++++ Listed records
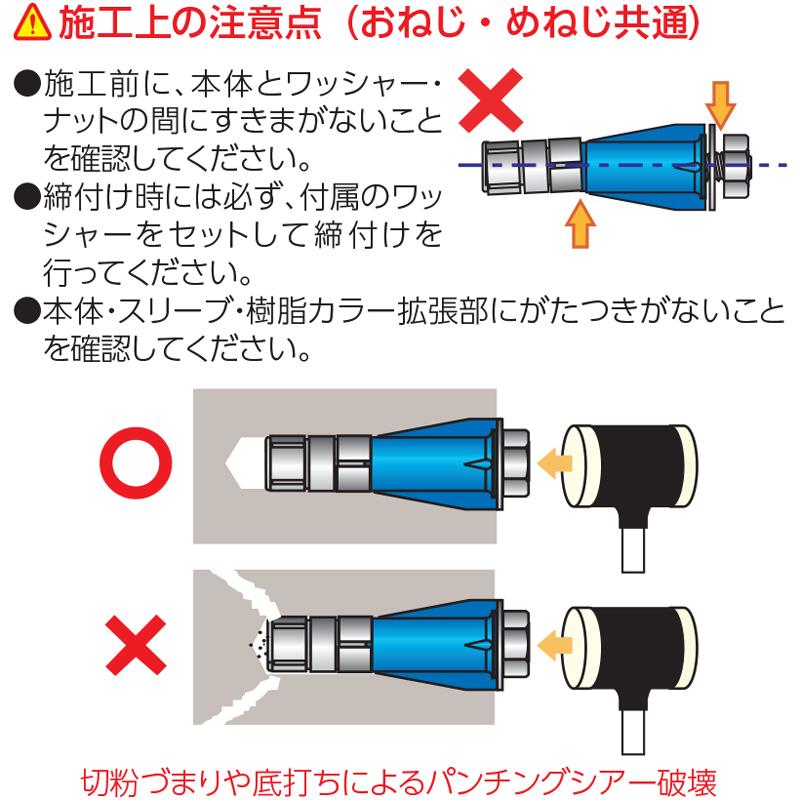 施工上の注意点（おねじ・めねじ共通）

●施工前に、本体とワッシャー・ナットの間にすきまがないことを確認してください。

●締付け時には必ず、付属のワッシャーをセットして締付けを行ってください。

●本体・スリーブ・樹脂カラー拡張部にがたつきがないことを確認してください。

切粉づまりや底打ちによるパンチングシアー破壊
++++++++
The problem — Extract the entries in full, exactly as they are, minus the pictures.

Reply to the task —
 施工上の注意点（おねじ・めねじ共通）

●施工前に、本体とワッシャー・ナットの間にすきまがないことを確認してください。

●締付け時には必ず、付属のワッシャーをセットして締付けを行ってください。

●本体・スリーブ・樹脂カラー拡張部にがたつきがないことを確認してください。

切粉づまりや底打ちによるパンチングシアー破壊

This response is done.